Correct Dose of Anti-Clotting Rx in Elderly Continues to Elude

Correct Dose of Anti-Clotting Rx in Elderly Continues to Elude
Correct Dose of Anti-Clotting Rx in Elderly Continues to Elude

(HealthDay News) – There are no differences in ischemic or bleeding outcomes with reduced-dose prasugrel vs. clopidogrel in elderly patients with acute coronary syndromes (ACS), according to a study published in the Aug. 20 issue of Circulation.

Matthew T. Roe, MD, from the Duke Clinical Research Institute in Durham, NC, and colleagues randomized 9,326 (7,243 <75 years) medically managed ACS patients participating in the TRILOGY ACS (Targeted Platelet Inhibition to Clarify the Optimal Strategy to Medically Manage Acute Coronary Syndromes ) trial to prasugrel (10mg/d; 5mg/d for those ≥75 years or <75 years and <60kg) or clopidogrel (75mg/d), plus aspirin, for ≤30 months. In a platelet-function sub-study (PFS), 515 patients ≥75 years had serial platelet reactivity unit (PRU) measurements.

The researchers found that cumulative risks of the primary end point (cardiovascular death/myocardial infarction/stroke) and TIMI (thrombolysis in myocardial infarction) major bleeding increased with age, with more than a two-fold higher risk in older participants. In patients over 75 years, reduced-dose prasugrel and clopidogrel had similar primary end point rates and similar TIMI-major bleeding (4.1% and 3.4% for prasugrel and clopidogrel, respectively; hazard ratio, 1.09; 95% confidence interval, 0.57–2.08). There was a non-significant treatment-by-weight interaction for PRU values among participants over 75 years in the PFS (P=0.06), despite a correlation between lower 30-day on-treatment PRU values and lower weight in the prasugrel group.
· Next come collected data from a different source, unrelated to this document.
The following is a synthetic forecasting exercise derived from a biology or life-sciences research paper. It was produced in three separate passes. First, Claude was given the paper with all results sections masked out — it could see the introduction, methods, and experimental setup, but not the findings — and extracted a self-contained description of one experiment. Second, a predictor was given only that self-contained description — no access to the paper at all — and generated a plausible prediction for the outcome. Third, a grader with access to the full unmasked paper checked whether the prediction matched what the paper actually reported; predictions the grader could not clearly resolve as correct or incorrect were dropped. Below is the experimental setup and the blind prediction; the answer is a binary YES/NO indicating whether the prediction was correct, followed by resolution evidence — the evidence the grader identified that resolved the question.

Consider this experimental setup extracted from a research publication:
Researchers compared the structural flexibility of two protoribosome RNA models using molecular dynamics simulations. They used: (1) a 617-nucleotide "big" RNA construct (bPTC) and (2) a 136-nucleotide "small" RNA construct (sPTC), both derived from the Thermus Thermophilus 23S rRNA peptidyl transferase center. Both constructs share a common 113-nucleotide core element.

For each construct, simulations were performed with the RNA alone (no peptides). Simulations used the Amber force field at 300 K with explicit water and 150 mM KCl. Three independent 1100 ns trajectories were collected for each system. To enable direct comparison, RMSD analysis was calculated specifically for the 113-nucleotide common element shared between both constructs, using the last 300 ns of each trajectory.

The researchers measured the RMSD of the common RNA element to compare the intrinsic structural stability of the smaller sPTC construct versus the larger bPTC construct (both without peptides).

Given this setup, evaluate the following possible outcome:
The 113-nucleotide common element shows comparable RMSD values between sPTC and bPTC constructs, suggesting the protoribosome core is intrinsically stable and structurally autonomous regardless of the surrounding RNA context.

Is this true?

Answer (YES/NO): NO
After analyzing data from all patients over 75 years, no differences in weight were noted between those with and those without TIMI major/minor bleeding.

"Older age is associated with substantially increased long-term cardiovascular risk and bleeding among medically managed ACS patients, with no differences in ischemic or bleeding outcomes with reduced-dose prasugrel vs.  clopidogrel in elderly patients," the authors write.

Several authors disclosed financial ties to pharmaceutical companies, including Eli Lilly and Daiichi Sankyo, both of which funded the study.